Bouldering for sports climbing is one of the events included in the complex held at the Tokyo Olympics, and the Japan Cup, which competes for the best in Japan, started with no spectators as a countermeasure against infection with the new coronavirus in a two-day schedule.



While attention is focused on the first match of the four men and women who have been appointed as the Olympic representatives, in the women's qualifying, Nonaka, who won this tournament, climbed all five courses called challenges and finished first.

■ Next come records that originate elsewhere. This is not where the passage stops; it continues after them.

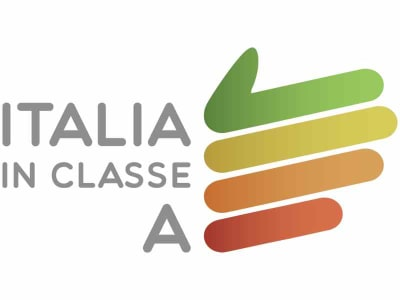 italia in classe a - efficienza energetica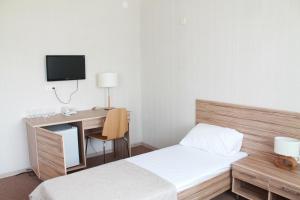 Казань - Strela Hotel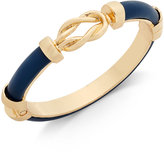 Charter Club Gold-Tone Navy Blue Faux-Leather Knot Hinged Bangle Bracelet, Only at Macy's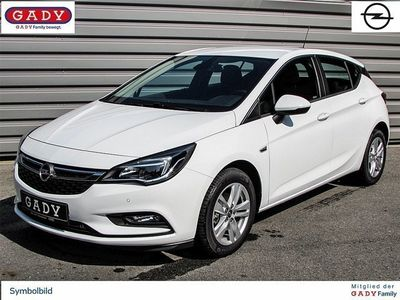 gebraucht Opel Astra 0 Turbo ECOTEC Edition Edition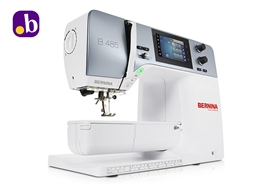 Nähmaschine BERNINA 485
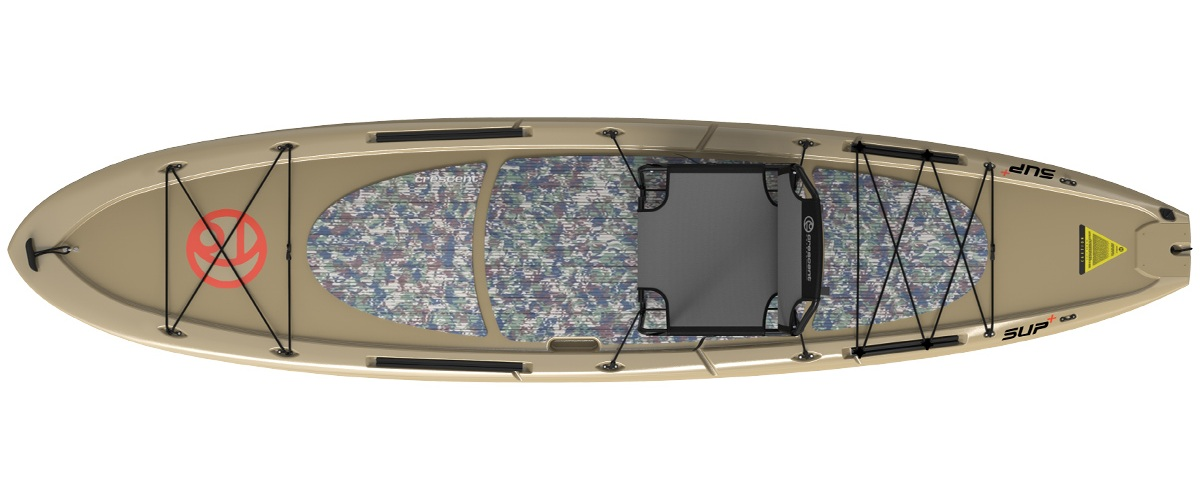 SUP-12_Beige-with-Seat_Top-Up-1.jpg
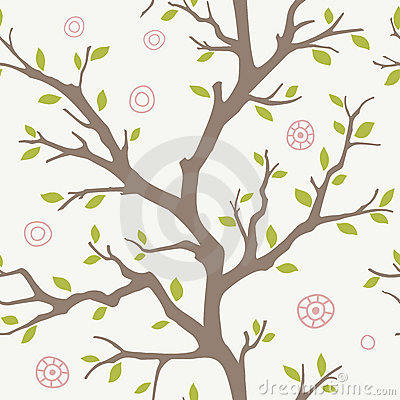 Seamless branches pattern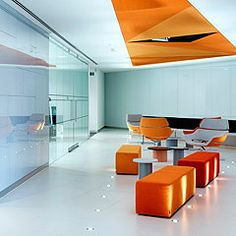 The GlaxoSmithKline have just opened two innovative research centres designed by Pope Wainwright.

I advanced to the semi-finals.

Akiyo Noguchi, who aims to win the championship for the first time in three years, was fifth in qualifying.



On the other hand, in the men's qualifying, difficult tasks continued and the two Olympic representatives also struggled, with Tomoa Narasaki in 7th place and Kai Harada, who is aiming for the second consecutive title in the tournament, in 15th place.


Kokoro Fujii was first in qualifying.



The tournament will be held on the 31st, with the semi-finals and finals.

Nonaka, 1st in the women's qualifying, "I want to win"

"I'm getting fat," he said with a laugh and showing his muscular upper arms.



Miho Nonaka, who completed all the tasks in the qualifying, has positioned January and February as physical fitness strengthening periods in anticipation of the Summer Olympics, and has increased strength training from once a week until last year to twice a week. , I faced this tournament without adjusting the amount of practice, but all the tasks in the qualifying were completed and got off to a good start.



The highlight was the task that envisioned a continuous movement called "coordination," in which the hold held by three hands lined up diagonally upward was jumped with the power of the upper body.



While many players fell trying to move to the third at a stretch, Nonaka said, "I felt it was better to stop at the second," and stopped at the second, and after regaining his position, the third. I moved slowly to and succeeded vividly.



Nonaka said, "I was able to lift my body firmly with my upper body and control my body." He said, "I am confident in my training, so I want to win the championship." Looking at the top of the first game of.

Women in 5th place in qualifying Noguchi "I want to remember the match" 

Akiyo Noguchi, who completed four of the five tasks in the qualifying and passed in 5th place, said, "I had some reflections because I couldn't concentrate and I wasn't able to finish. I want to remember the theme of the first match of this year.



Regarding the Tokyo Olympics, which is positioned as the last tournament in active duty, there are voices concerned about holding it due to the influence of the new coronavirus, "We have not decided to postpone or cancel it yet. Believe that it will be held, I want to do my best to do what I can, "he emphasized his focus on himself.

Men's Narasaki Harada struggled

The men's qualifying was so difficult that the adult bouldering world champion Tomoa Narasaki described it as "very difficult", and of the five tasks, Narasaki had only two complete climbs and Kai Harada had only one. I did.



Narasaki said, "In the tournament after a long time, I couldn't cope with my climb and I felt like I was" pushing "and climbing. I think I can fix it by repeating the semifinals and finals." I swore.



Harada said, "It's time for training with an eye on the Olympics, so it's not in the best condition, but I still couldn't show my strength."